[openstack-dev] Blueprint for Nova native image building

John Garbutt john at johngarbutt.com
Wed Aug 7 14:49:06 UTC 2013


On 6 August 2013 23:06, Ian McLeod <imcleod at redhat.com> wrote:
> The proof of concept approach is limited to full-virt hypervisors.  It's
> unclear to me if there's a way we can make this work for Xen-backed
> installs without the kind of lower level access to the virt environment
> that we'll get if we exist inside of Nova.

Xen does full virt, its how Windows runs. Xen works best with PV, and
other tools, but its not required.

Maybe I am missing something?

> More generally, it's likely that we'll have more flexibility to behave
> in a sane/optimized manner based on backing hypervisor if the code is
> inside of Nova.  For example, we've talked about improving our detection
> of a failed install by monitoring disk IO.

That could be a nice improvement, but its probably not a requirement.
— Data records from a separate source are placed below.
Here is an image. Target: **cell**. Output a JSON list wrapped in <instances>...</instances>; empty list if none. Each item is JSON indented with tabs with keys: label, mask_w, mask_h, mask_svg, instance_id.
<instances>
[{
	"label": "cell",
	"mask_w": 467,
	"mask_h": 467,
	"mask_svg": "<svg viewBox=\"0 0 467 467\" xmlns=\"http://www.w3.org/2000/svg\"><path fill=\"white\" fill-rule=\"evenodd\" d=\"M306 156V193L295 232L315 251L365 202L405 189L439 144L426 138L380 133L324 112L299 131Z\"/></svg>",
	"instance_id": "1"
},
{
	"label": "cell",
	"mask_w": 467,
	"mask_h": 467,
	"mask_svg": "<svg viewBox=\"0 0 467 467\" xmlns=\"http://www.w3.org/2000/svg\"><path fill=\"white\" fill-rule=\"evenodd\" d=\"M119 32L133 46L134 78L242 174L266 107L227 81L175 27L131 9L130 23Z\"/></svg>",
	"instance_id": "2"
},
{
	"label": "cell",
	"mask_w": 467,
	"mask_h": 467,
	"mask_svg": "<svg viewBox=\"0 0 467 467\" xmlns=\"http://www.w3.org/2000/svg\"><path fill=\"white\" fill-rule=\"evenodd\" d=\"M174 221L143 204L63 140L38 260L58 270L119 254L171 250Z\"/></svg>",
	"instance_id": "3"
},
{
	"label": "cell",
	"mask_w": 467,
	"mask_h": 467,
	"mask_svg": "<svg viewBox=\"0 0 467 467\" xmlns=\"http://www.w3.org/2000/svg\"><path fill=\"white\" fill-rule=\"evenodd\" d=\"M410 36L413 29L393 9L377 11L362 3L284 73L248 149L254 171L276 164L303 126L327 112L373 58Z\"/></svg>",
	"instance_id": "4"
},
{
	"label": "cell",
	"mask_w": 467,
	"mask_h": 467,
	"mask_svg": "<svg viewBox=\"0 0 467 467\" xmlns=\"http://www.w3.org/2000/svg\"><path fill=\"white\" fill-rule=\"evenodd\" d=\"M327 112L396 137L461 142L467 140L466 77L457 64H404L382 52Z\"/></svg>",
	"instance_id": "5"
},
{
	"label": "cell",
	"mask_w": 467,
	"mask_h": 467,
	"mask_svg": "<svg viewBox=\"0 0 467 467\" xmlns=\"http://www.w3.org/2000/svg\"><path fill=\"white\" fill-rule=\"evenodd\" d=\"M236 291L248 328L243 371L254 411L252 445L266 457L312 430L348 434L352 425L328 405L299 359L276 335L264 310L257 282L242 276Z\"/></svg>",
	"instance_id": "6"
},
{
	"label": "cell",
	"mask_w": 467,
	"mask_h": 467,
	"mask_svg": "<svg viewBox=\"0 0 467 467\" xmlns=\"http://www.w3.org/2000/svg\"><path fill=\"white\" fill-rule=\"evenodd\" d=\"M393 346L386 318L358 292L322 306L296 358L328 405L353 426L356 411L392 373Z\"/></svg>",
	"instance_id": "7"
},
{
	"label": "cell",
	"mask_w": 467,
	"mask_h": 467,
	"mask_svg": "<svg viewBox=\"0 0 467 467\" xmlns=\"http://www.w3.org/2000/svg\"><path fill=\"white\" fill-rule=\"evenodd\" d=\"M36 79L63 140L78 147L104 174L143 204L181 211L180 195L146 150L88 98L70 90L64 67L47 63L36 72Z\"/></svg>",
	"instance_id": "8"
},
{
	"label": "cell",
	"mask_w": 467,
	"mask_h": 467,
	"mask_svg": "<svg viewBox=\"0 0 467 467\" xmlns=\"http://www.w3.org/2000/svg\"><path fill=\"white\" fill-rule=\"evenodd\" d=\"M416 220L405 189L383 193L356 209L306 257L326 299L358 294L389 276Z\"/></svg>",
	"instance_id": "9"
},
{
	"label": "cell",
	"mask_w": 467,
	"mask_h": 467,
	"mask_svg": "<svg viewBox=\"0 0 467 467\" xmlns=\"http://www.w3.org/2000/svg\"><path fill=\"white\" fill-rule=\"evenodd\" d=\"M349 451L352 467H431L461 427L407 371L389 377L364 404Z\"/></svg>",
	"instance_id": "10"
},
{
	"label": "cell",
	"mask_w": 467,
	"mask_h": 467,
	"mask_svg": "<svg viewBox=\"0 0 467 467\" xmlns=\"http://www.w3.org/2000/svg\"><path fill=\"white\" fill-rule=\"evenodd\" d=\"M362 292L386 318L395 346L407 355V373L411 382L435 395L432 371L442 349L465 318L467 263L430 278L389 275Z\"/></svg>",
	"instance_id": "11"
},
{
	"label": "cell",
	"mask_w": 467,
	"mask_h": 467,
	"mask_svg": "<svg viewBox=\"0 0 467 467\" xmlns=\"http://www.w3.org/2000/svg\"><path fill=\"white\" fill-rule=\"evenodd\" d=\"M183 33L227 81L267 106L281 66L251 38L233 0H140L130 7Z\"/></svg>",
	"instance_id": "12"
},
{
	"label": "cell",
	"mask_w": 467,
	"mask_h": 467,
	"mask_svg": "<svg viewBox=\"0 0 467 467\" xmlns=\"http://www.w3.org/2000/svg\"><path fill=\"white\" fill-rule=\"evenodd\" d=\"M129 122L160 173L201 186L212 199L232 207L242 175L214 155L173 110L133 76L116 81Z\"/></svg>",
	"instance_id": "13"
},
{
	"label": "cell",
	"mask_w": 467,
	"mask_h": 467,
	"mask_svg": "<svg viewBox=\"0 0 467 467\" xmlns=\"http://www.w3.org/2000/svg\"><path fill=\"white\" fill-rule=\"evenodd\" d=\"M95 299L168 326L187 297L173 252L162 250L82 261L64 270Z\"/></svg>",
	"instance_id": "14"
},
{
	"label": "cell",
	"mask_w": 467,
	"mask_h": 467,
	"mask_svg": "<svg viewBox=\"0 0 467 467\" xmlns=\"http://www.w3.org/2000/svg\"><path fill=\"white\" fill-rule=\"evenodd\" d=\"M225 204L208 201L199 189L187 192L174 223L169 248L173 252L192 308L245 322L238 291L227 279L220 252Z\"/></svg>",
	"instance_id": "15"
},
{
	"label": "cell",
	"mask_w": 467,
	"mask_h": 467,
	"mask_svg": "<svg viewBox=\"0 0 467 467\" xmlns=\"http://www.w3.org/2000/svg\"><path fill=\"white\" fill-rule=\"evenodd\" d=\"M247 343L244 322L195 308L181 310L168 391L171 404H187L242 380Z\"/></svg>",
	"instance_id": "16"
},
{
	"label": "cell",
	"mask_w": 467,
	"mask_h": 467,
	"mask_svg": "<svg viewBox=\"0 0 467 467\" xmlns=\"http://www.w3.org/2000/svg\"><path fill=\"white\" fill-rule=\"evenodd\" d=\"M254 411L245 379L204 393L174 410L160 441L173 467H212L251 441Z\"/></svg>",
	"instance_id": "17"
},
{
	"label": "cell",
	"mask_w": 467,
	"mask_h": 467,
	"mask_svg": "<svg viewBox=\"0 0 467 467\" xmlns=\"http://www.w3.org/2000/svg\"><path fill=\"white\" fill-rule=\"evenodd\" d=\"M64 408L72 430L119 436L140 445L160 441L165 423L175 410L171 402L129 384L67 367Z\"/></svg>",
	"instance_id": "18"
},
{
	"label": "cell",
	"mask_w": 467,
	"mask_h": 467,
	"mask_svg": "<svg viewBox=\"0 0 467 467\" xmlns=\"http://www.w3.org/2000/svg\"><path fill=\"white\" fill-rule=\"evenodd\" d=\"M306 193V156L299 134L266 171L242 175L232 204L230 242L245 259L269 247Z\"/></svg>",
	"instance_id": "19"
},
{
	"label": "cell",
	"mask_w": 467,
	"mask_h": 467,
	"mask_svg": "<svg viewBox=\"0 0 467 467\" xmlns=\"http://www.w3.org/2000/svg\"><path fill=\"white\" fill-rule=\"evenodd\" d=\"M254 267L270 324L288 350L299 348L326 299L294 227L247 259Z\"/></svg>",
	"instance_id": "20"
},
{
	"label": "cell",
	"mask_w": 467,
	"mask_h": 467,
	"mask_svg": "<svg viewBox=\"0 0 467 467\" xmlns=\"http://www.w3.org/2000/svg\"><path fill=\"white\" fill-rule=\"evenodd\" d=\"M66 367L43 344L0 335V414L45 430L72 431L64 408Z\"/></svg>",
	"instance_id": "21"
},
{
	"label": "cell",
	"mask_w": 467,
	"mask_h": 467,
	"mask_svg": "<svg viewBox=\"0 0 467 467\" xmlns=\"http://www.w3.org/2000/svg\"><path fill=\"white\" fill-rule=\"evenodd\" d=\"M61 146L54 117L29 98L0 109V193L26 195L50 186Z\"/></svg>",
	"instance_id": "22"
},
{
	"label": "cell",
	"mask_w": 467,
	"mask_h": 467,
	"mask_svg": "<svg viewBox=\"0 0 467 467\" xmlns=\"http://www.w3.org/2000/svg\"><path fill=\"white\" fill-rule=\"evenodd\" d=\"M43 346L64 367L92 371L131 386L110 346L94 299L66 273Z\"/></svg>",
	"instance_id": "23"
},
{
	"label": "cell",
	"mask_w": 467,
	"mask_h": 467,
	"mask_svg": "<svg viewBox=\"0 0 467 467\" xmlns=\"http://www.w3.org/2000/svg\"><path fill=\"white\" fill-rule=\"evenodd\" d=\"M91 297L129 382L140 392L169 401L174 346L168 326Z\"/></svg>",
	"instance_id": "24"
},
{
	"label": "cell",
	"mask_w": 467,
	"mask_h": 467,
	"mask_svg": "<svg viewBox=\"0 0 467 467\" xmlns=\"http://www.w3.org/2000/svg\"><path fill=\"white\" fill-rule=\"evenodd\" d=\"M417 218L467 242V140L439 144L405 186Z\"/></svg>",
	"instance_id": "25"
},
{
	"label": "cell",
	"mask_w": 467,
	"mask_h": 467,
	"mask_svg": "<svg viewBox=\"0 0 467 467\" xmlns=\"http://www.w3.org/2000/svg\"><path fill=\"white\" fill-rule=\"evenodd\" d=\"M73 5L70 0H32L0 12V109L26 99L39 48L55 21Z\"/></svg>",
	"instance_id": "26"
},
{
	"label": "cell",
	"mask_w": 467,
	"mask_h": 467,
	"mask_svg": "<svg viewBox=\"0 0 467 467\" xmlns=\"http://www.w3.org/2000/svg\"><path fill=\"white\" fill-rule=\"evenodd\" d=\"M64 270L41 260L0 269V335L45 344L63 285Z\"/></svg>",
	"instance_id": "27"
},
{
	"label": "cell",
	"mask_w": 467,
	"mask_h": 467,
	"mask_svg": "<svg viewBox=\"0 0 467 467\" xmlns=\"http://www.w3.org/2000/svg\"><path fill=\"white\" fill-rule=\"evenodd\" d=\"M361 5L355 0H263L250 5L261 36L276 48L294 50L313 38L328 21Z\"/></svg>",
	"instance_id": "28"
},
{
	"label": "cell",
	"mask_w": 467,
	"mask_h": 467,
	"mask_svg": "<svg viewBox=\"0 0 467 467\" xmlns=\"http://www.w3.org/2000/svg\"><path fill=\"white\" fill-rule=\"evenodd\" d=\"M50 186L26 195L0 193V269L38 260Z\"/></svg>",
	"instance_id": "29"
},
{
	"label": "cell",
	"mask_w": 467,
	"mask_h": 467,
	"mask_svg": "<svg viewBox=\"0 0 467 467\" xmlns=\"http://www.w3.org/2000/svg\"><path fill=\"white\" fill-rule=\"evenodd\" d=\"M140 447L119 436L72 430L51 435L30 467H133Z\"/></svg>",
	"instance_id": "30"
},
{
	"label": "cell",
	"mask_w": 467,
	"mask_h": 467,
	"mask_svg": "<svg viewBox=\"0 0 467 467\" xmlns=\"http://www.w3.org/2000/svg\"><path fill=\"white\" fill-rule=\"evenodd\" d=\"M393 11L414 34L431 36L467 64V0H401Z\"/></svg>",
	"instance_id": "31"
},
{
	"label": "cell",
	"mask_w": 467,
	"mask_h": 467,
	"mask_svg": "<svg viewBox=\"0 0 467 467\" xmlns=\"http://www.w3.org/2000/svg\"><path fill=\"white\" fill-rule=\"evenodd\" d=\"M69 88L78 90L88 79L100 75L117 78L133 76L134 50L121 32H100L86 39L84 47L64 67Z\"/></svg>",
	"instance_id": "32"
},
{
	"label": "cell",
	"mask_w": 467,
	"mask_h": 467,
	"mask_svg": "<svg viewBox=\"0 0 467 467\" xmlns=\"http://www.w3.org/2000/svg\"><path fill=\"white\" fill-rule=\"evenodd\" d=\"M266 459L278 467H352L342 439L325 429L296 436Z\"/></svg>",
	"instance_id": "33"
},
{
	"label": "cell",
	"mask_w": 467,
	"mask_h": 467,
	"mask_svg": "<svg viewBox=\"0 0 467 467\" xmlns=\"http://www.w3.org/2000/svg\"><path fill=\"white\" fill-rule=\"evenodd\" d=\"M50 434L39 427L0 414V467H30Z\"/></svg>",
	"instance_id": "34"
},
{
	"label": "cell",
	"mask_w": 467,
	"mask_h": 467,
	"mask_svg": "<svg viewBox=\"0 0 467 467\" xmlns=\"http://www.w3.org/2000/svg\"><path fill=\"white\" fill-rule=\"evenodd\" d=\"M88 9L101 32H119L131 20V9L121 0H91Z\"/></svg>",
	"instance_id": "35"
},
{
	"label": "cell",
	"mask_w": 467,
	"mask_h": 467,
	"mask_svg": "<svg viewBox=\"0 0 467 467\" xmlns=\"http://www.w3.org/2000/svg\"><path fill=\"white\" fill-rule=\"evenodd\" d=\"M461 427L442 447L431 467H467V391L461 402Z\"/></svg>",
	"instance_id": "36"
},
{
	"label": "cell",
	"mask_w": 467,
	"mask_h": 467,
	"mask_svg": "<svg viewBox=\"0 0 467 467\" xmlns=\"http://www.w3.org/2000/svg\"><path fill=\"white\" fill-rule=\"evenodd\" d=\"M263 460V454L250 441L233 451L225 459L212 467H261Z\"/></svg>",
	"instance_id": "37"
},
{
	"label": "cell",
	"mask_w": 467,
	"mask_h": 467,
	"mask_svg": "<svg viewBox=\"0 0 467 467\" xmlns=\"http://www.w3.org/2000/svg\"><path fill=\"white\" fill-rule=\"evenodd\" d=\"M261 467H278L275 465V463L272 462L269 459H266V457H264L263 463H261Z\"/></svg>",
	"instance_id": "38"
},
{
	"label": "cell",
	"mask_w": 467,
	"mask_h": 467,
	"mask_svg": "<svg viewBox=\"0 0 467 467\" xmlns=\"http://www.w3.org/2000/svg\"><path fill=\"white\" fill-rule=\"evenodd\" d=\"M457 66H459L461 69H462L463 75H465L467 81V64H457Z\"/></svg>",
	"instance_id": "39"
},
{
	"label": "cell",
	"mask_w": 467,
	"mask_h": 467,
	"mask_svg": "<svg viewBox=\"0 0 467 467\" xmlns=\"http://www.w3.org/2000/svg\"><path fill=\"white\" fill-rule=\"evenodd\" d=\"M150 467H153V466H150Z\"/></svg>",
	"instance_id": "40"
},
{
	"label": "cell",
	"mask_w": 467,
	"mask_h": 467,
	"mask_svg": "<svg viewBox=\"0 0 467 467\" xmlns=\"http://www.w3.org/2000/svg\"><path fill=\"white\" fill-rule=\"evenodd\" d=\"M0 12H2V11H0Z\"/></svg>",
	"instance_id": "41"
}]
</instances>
> On Tue, 2013-08-06 at 16:02 -0300, Monty Taylor wrote:
>> On 08/06/2013 03:46 PM, Russell Bryant wrote:
>> That said - if we did service-ify the tool, wouldn't glance be a more
>> appropriate place for that sort of thing?
> Possibly, though the proof of concept (and we hope our proposed
> nova-based re-implementation) can build both glance images and cinder
> volume backed images.

If you want something to create you given parameters, and it produces
you an image, it doesn't need to be part of Nova, and that makes total
sense.

However, this proposal is different:
https://blueprints.launchpad.net/nova/+spec/xenapi-ipxe-iso-boot-support

The idea here is quite simple, boot up into a PXE installer, via an
ISO boot. The user access the server via VNC, and can interact with
the installer as they required.

If you use DHCP, you probably don't need anything in nova. However, in
environments without DHCP (i.e. Rackspace Cloud Servers), you need to
inject networking.

Without the injection, the user would have to see what IP address nova
has been given for the VM and enter that manually. So to avoid this,
there is an XenAPI plugin that has been added that can inject that
netwokring information into the ISO that is originally stored in
glance, so the user is then free to continue with the install of the
OS of their choice. Its not really possible to pass that info via
kernel args or similar, so injecting into the ISO image seems the only
way forward.

In addition to the networking, the proposed blueprint also injects
some other settings, which could be baked into the glance image, but
happens to be injected the same way as networking, because its useful
and means the glance image can be more general, and shared between
different clouds and different cloud regions more easily.